For Kimonyo, it is at this stage that intervene, "in a relationship of complex causal interactions", the social factors - hunger, lack of land, impeded professional horizons for the most educated... - being able to determine to act in the hope of profits and take-overs, or even of simple social survival. In this context, under the pressure of the first killers (belonging to the MDR or coming from zones controlled by the MRND), these opportunities of "looting and land grabs" would have further determined the change of attitude of communities up to that point peaceful than a fear specifically linked to the RPF and its association with neighbouring Tutsis.

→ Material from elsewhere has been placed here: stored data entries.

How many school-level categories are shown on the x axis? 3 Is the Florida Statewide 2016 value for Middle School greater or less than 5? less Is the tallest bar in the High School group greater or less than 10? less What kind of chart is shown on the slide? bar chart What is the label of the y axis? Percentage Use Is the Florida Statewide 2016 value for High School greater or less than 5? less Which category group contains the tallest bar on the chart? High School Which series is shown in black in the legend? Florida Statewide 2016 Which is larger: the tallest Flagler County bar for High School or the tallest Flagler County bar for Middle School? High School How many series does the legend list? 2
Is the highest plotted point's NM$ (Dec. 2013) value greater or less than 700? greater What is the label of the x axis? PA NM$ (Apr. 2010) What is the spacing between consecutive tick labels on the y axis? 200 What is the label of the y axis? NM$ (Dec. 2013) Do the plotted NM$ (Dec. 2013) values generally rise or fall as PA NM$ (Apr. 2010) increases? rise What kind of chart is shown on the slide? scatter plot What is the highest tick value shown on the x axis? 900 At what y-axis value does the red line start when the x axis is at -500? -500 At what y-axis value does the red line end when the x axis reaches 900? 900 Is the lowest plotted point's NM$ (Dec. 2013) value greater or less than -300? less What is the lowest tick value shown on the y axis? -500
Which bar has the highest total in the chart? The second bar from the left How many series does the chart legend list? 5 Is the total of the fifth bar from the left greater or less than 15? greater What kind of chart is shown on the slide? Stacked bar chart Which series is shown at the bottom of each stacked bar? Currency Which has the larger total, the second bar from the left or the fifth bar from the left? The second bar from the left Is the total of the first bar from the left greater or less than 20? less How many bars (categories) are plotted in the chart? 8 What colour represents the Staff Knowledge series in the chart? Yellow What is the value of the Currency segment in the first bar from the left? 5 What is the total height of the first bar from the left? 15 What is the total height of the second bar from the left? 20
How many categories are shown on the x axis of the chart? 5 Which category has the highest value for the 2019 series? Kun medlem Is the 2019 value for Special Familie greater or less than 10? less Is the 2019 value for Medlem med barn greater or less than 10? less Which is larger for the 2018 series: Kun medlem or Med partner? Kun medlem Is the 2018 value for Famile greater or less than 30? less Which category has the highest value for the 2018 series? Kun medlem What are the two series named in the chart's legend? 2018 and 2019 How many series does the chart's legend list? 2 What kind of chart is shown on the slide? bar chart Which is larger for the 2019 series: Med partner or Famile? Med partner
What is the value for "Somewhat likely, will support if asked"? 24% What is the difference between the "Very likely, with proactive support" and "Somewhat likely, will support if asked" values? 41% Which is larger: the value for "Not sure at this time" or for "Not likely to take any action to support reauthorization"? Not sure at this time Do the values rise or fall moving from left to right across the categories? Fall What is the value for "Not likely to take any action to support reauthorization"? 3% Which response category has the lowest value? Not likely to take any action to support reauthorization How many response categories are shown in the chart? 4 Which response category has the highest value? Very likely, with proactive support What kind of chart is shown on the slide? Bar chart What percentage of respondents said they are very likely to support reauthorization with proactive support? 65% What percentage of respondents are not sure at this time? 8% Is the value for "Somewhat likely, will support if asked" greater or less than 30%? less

The theory of a fear and an anger of Hutus in general following the death of Habyarimana, which would have led to a "spontaneous" popular mobilization, is besides to relativize for the areas far away from the engagements: the feeling of fear (seldom expressed in the first weeks of the genocide at the height of the massacres, however, took place) depended a lot on the political affiliations, i.e. of the receptivity of partisans of certain formations to local propaganda. This assassination was exploited for dramatization purposes, "according to the alternative `it is them or us": was also less important, to determine the responsibilities in the genocide, to know the authors of this attack as those who manipulated this event, estimates Kimonyo, who is on par on this point with Human Rights Watch.

Finally, the historian minimizes, among the motivations of the actors, the sentiment of ethnic membership. This cultural factor, according to his entire study, appears second after the political and ideological motivations. "We suggest that the designation of the Tutsi community of the interior as the enemy and its subsequent destruction derives a lot from the ideological bases of the republican regime resulting from the social revolution of 1959 which had indicated as a illegitimate political community", he concludes.

He reminds, inter alia, that until 1990, many communities still knew a strong dynamic of Hutu/Tutsi integration (matrimonial unions, conviviality governed by traditional practices...). What would explain the relative resistance of some of them at the beginning of the genocide, and contradicts the "essentialist" interpretations. To see the Rwandan conflict as an ethnic war between two entities in secular conflict also permits to "reduce the moral and political responsibility of the leaders who led the genocide", adds Jean-Paul Kimonyo - to which are added those who let it occur.